(TASK INSTRUCTIONS) Reproduce the material exactly, omitting nothing.

(EXTRACTED INFORMATION)
>>>

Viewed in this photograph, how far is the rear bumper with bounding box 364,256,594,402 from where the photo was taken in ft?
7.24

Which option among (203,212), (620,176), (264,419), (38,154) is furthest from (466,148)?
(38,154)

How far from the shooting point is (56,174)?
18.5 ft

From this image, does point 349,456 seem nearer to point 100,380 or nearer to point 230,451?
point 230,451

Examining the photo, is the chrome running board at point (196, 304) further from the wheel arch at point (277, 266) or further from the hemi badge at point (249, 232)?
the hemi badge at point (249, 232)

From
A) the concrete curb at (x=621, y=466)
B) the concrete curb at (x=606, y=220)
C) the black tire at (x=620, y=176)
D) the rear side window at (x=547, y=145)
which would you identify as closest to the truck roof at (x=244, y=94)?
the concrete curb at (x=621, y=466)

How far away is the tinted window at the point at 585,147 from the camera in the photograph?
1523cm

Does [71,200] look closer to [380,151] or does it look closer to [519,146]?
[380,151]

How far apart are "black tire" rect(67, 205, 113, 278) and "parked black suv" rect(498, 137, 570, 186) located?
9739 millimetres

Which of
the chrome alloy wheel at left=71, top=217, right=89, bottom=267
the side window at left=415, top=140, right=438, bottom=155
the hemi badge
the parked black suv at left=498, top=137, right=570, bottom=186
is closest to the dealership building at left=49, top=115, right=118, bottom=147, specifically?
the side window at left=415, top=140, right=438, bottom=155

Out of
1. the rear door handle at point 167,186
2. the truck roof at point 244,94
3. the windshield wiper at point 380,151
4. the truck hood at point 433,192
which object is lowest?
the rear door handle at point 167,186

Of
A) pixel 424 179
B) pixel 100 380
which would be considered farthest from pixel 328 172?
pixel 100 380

<<<

(TASK SOLUTION)
Viewed in this photograph, how far is the rear bumper with bounding box 364,256,594,402 from where the photo was taken in ft?
7.24

Which option among (203,212), (620,176), (264,419), (38,154) is furthest from (466,148)?
(38,154)

How far from the shooting point is (56,174)?
18.5 ft

From this image, does point 349,456 seem nearer to point 100,380 or nearer to point 230,451?
point 230,451

Examining the photo, is the chrome running board at point (196, 304) further from the wheel arch at point (277, 266) or further from the hemi badge at point (249, 232)?
the hemi badge at point (249, 232)

From
A) the concrete curb at (x=621, y=466)
B) the concrete curb at (x=606, y=220)
C) the black tire at (x=620, y=176)
D) the rear side window at (x=547, y=145)
which would you identify as closest to the truck roof at (x=244, y=94)?
the concrete curb at (x=621, y=466)

How far away is the tinted window at the point at 585,147 from the camera in the photograph?
1523cm

Does [71,200] look closer to [380,151] or does it look closer to [519,146]?
[380,151]

How far apart are "black tire" rect(67, 205, 113, 278) and "parked black suv" rect(498, 137, 570, 186) located?
9739 millimetres

Which of
the chrome alloy wheel at left=71, top=217, right=89, bottom=267
the side window at left=415, top=140, right=438, bottom=155
the hemi badge
the parked black suv at left=498, top=137, right=570, bottom=186
is closest to the dealership building at left=49, top=115, right=118, bottom=147, specifically?
the side window at left=415, top=140, right=438, bottom=155

Out of
1. the rear door handle at point 167,186
2. the truck roof at point 244,94
3. the windshield wiper at point 380,151
4. the truck hood at point 433,192
which object is lowest?
the rear door handle at point 167,186

Of
A) pixel 424 179
B) pixel 100 380
which would be considered farthest from pixel 328 172?
pixel 100 380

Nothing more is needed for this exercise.